Task input
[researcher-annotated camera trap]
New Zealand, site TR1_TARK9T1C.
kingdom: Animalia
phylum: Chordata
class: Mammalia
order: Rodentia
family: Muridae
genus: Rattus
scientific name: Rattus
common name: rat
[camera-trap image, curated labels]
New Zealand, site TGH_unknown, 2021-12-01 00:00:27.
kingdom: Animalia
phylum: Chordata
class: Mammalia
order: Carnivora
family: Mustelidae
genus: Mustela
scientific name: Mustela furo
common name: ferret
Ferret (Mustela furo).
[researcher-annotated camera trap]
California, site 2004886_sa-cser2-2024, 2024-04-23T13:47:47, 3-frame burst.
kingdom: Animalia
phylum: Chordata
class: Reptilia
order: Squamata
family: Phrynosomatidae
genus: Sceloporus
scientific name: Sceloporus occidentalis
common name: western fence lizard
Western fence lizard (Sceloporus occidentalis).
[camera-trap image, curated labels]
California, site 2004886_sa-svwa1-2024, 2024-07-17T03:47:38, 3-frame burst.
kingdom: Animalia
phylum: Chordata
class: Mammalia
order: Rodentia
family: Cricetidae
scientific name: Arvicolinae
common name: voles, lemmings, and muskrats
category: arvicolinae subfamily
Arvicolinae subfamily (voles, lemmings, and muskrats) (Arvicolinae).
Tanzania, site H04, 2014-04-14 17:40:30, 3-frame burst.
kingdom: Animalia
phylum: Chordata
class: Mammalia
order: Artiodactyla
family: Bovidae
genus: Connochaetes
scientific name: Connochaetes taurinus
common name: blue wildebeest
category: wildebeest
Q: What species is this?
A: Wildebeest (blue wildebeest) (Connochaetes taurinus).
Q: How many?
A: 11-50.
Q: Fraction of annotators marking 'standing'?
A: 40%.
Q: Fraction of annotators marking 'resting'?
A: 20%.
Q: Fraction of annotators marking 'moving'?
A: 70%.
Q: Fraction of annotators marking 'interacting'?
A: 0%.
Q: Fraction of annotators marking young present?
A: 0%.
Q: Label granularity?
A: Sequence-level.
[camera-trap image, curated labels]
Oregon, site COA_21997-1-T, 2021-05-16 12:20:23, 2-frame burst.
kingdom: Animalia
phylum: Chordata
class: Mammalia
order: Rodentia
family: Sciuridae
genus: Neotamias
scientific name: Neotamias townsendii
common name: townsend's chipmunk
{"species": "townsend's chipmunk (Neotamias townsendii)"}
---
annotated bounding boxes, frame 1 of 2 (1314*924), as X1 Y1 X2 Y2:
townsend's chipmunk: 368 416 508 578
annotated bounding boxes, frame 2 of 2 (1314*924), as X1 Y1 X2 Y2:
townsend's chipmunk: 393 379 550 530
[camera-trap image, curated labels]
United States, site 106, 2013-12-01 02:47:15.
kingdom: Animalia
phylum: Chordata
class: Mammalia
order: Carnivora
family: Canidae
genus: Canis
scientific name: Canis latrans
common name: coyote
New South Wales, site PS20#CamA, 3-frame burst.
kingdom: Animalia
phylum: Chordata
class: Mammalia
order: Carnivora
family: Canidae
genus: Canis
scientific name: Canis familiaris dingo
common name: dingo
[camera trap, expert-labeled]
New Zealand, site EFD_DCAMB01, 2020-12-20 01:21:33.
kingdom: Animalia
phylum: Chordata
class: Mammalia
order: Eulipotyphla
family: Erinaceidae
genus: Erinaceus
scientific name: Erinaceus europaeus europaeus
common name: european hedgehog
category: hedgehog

Task objective
Among the records above, find the lines that contain "Canis" and copy every one.

Output
genus: Canis
scientific name: Canis latrans
genus: Canis
scientific name: Canis familiaris dingo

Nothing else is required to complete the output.